Teleșeu is a village in Orhei District, Moldova.

==Demographics==
According to the 2014 Moldovan census, Teleșeu had a population of 1,169 residents. The village spans an area of 29.6 km², resulting in a population density of approximately 39.5 inhabitants per square kilometer as of 2014. Between the 2004 and 2014 censuses, Teleșeu saw a population decrease of about 1.4%.

Women slightly outnumbered men, with 619 females (52.9%) and 550 males (47.1%). In terms of age distribution, 20.9% of the population were children aged 0–14, 68.7% were of working age (15–64), and 10.4% were aged 65 and older. All residents lived in rural areas.

The vast majority of residents (99.5%) were born in Moldova, with a small number (0.5%) originating from other Commonwealth of Independent States countries. Ethnically, the population was primarily Moldovan (94.4%), followed by Romanians (4.6%) and Ukrainians (0.6%). Moldovan was the most commonly reported native language, spoken by 89.1% of the population, while 10.3% reported Romanian as their native tongue. Virtually all residents identified as Orthodox.

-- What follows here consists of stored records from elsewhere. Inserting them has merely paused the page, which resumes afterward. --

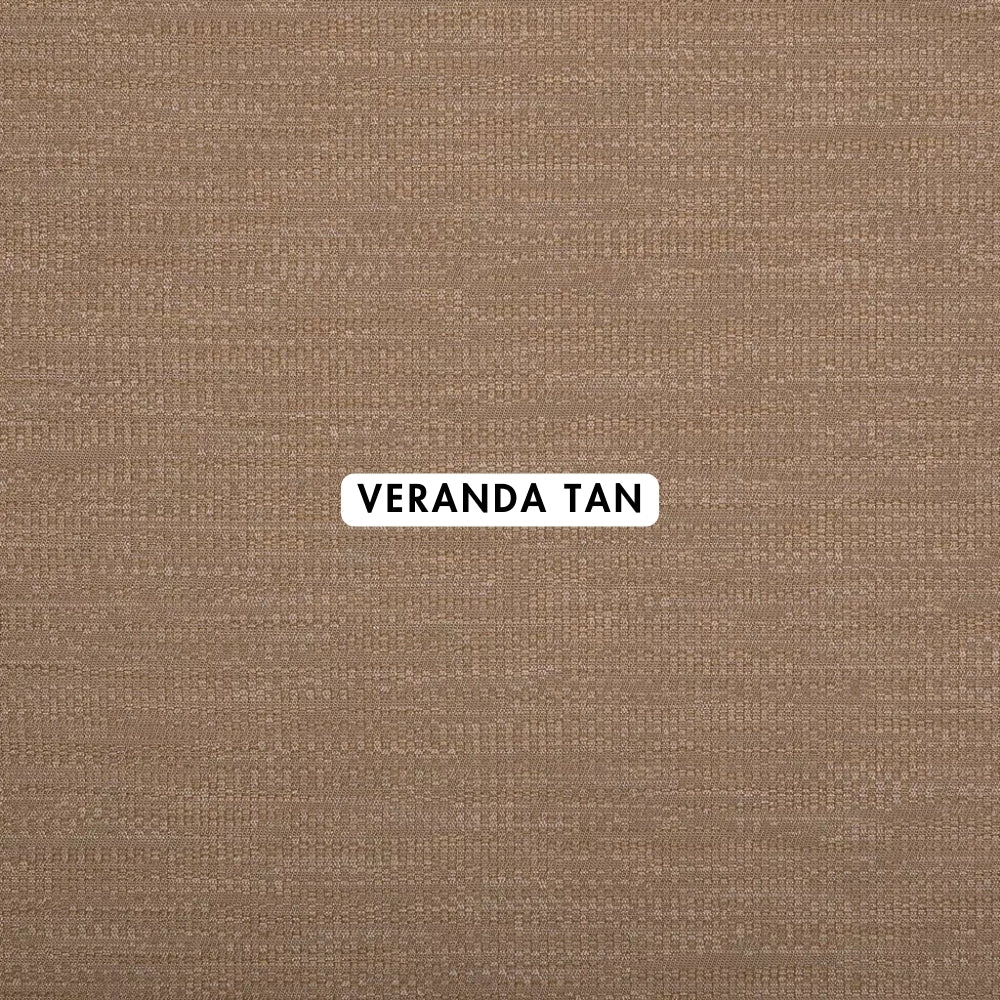 Veranda Tan Outdoor Fabric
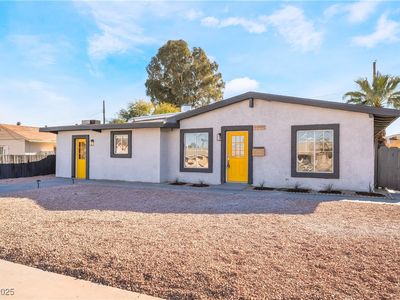 1720 Hassett Ave, Las Vegas, NV, 89104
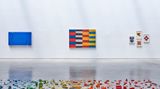 Contemporary art exhibition, Group Exhibition, Spectrum at Lisson Gallery, West 24th Street, New York, USA
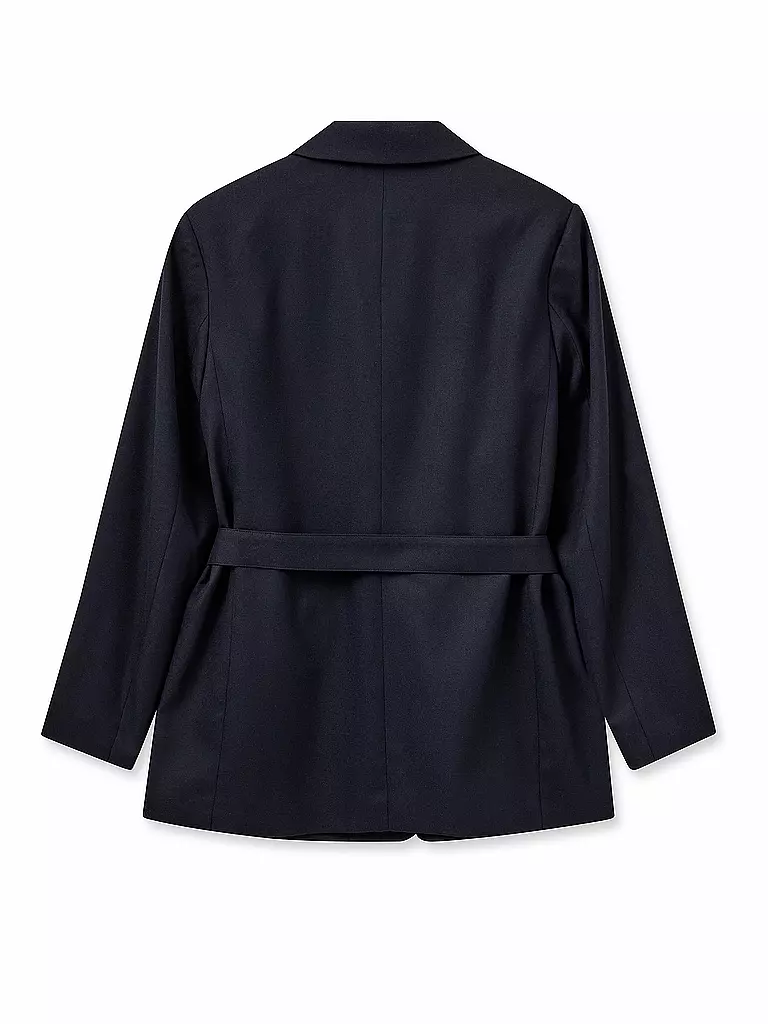 MOS MOSH Blazer MMHERDIS dunkelblau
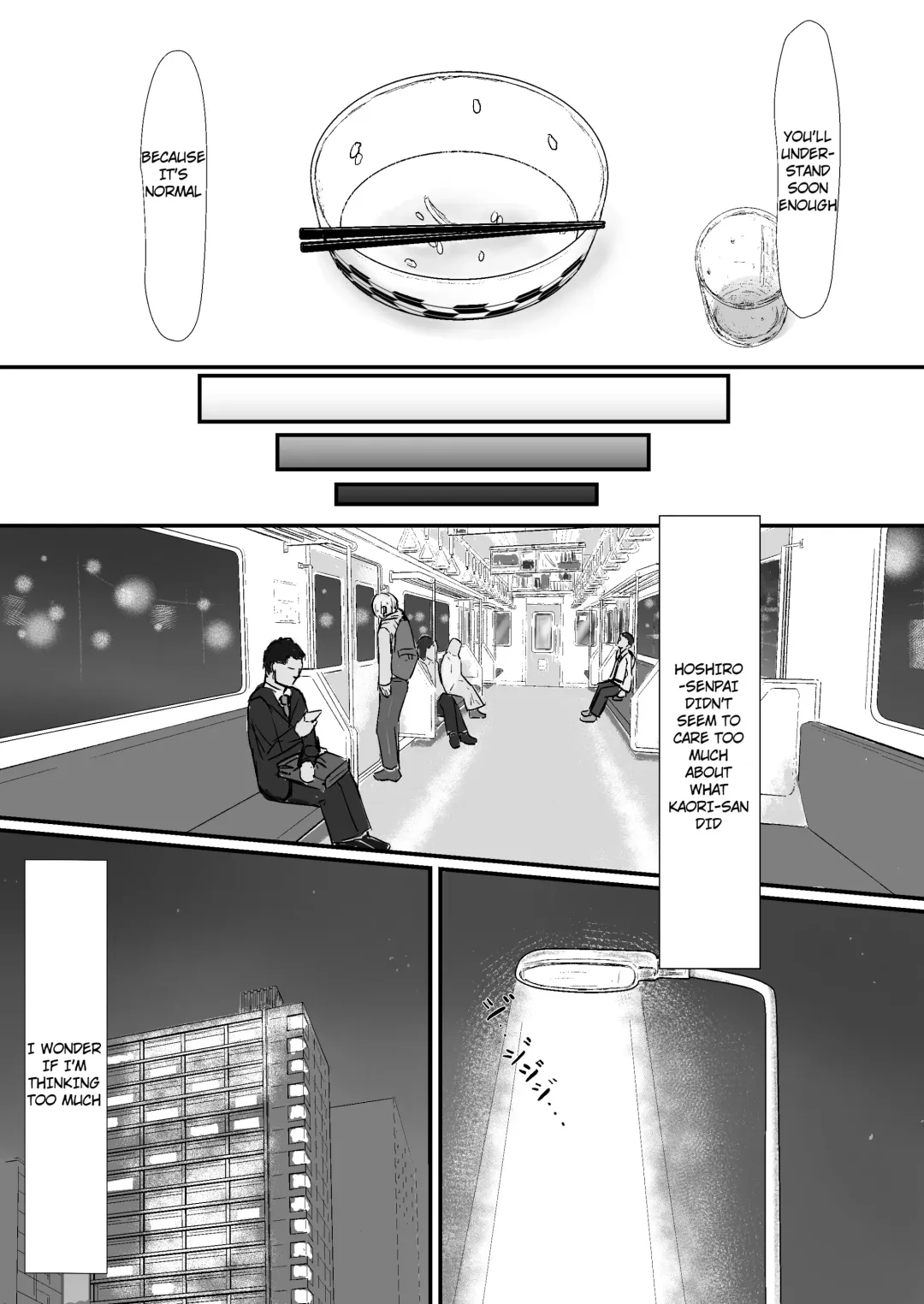 Kakkou no Hi -Takuran sareta Tsuma- Fhentai - Page 8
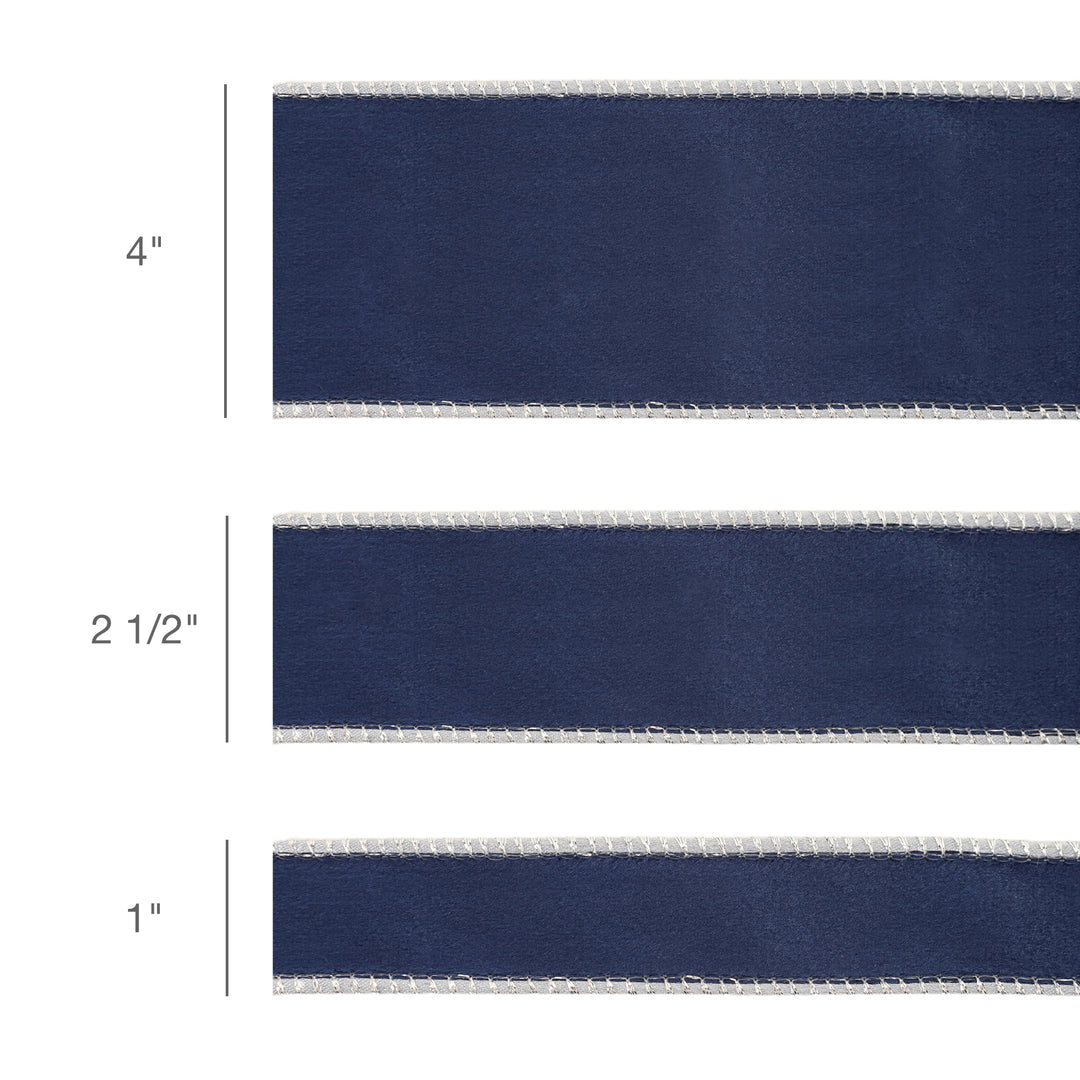 velvet ribbon
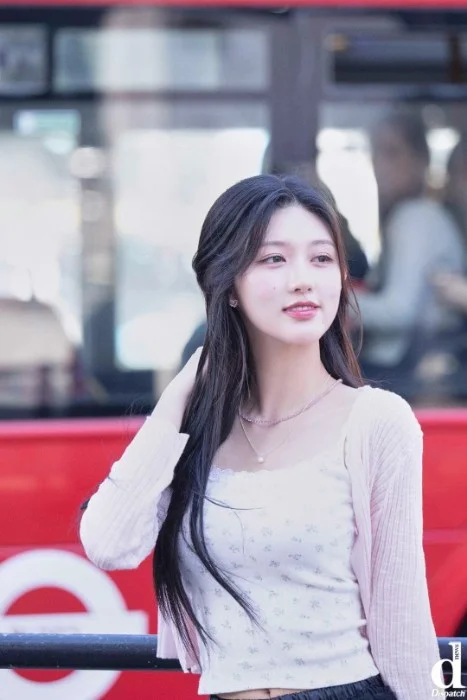 Cover for For The Cameras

==Administration and local government==
Teleșeu is governed by a local council composed of nine members. The most recent local elections, in November 2023, resulted in the following composition: 6 councillors from the Party of Action and Solidarity and 3 councillors from the Revival Party. The Alliance of Liberals and Democrats for Europe, the Party of Socialists of the Republic of Moldova, the Liberal Party, and the Chance Political Party also ran, but didn't receive enough votes to select councillors. In the same elections, the candidate from the Party of Action and Solidarity, Ion Dediu, was elected as mayor with a 58.79% majority of the vote.